__Trabajo por realizar__
A. Responda las siguientes preguntas según el fragmento seleccionado sobre progreso y consenso:
(i) ¿Qué fecha figura en el fragmento?
(ii) ¿Qué fomenta siempre lo desconocido, y qué se sigue de ello?
(iii) ¿En quién se siente mayor cariño y confianza que en cualquier habitante de estas aldeas?
B. Transcriba literalmente la parte del fragmento seleccionado sobre progreso y consenso que comienza en "Los civilizados no" y termina en "consiguiente, la cacería.".
C. Continúe el fragmento seleccionado sobre progreso y consenso a partir de su última oración.

__Fragmento seleccionado__

Progreso contra consenso

Progreso contra consenso

Pepe

11/10/2018

Nunca el anonimato y el aislamiento fueron el mejor camuflaje para sobrevivir en el mundo devorador de otros mundos.

Los civilizados no tientan al sentimentalismo al momento de aniquilar a quienes abusan de diferentes, de ser diferentes a la globalización: puedes ser indígena pero debes consumir coca cola y pizzas; ser hippie pero comprar ropa de diseñador; ser minoría en EEUU pero sostener el estilo de vida the american dream.

Si bien las distinciones tolerantes gestan cierta discriminación dentro del margen de valores permisibles, lo aborrecible se tacha para la erradicación. Lo desconocido siempre fomenta desconfianza y por consiguiente, la cacería.

Sabemos que existen otros humanos, que pertenecemos a la misma especie, pero hay un sentimiento de mayor cariño y confianza en un perro de casa, que con cualquier habitante de estas aldeas.

__Material extraído__

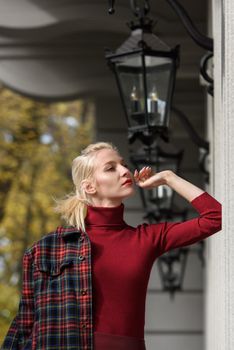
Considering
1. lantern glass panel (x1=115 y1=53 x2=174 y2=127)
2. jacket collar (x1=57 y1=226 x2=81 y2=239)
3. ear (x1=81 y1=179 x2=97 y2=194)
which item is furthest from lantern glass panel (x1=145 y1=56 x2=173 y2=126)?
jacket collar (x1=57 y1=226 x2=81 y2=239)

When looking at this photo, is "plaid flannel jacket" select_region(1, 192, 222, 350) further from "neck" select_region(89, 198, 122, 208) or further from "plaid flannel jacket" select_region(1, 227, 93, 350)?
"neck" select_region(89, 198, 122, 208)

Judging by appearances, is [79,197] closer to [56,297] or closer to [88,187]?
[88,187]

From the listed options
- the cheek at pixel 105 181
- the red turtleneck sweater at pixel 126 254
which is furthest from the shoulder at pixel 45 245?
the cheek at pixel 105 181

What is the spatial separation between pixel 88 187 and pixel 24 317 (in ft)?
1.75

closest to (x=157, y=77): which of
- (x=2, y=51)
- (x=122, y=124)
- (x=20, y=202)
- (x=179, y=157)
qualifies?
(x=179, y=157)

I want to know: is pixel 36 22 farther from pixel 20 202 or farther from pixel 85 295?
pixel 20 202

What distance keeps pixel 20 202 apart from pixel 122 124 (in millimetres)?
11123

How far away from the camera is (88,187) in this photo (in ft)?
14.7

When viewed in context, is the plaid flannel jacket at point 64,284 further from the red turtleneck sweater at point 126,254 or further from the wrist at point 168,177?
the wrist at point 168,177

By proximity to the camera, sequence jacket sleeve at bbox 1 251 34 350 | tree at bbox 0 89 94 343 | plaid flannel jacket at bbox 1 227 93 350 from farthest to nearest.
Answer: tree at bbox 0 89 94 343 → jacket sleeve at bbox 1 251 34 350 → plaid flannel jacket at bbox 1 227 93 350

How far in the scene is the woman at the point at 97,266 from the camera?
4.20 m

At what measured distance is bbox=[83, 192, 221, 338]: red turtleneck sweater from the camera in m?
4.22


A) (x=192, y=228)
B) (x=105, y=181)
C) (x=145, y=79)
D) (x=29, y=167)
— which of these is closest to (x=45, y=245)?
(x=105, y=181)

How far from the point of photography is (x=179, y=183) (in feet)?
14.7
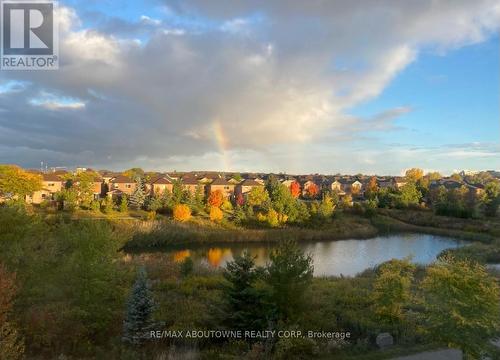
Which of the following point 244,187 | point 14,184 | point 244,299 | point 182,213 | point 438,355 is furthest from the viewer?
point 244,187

__Respuestas del ejercicio__
A.
(i) 11/10/2018.
(ii) Fomenta desconfianza y, por consiguiente, la cacería.
(iii) En un perro de casa.

B.
Los civilizados no tientan al sentimentalismo al momento de aniquilar a quienes abusan de diferentes, de ser diferentes a la globalización: puedes ser indígena pero debes consumir coca cola y pizzas; ser hippie pero comprar ropa de diseñador; ser minoría en EEUU pero sostener el estilo de vida the american dream.

Si bien las distinciones tolerantes gestan cierta discriminación dentro del margen de valores permisibles, lo aborrecible se tacha para la erradicación. Lo desconocido siempre fomenta desconfianza y por consiguiente, la cacería.

C.
Para el gobierno de un tal Juan Sabines Gutiérrez en el Estado de Chiapas, México, se planteó trabajar a partir de una iniciativa fomentada por la Organización de las Naciones Unidas llamada las ciudades rurales sustentables. Motivado por la firme intensión de modernizar las comunidades que viven en las zonas más rurales, dispersas y recluidas de la Entidad.

Se pensó que era la opción más viable para compartir los avances tecnológicos del mundo occidental pero respetando los usos emblemáticos de las comunidades indígenas.

El proyecto arrancó sin riñas y con ganas de llevar modernidad y progreso a quienes, según los dirigentes, necesitaban más de nosotros…

«Ellos no saben que nos necesitan, pero con el tiempo les haremos saber que sí, que vivirán más cómodos y mejor si viven como nosotros», los escuchabas dilucidar en entrevistas por televisión.

Para 2012, a menos de un año de haber comenzado el proyecto Santiago El Pinar, un complejo de 40 hectáreas y con un costo de 394 millones de pesos, estaba abandonado.

A los pocos meses de construirse ya no hubo energía eléctrica, ni agua potable, los servicios comenzaron a fallar y a caducar como en las urbes regulares -en eso sí se parecían-; poco a poco se fue desalojando por necesidad y deseos de fuga.

No hace falta entrar en mayores detalles, con esto basta para huir.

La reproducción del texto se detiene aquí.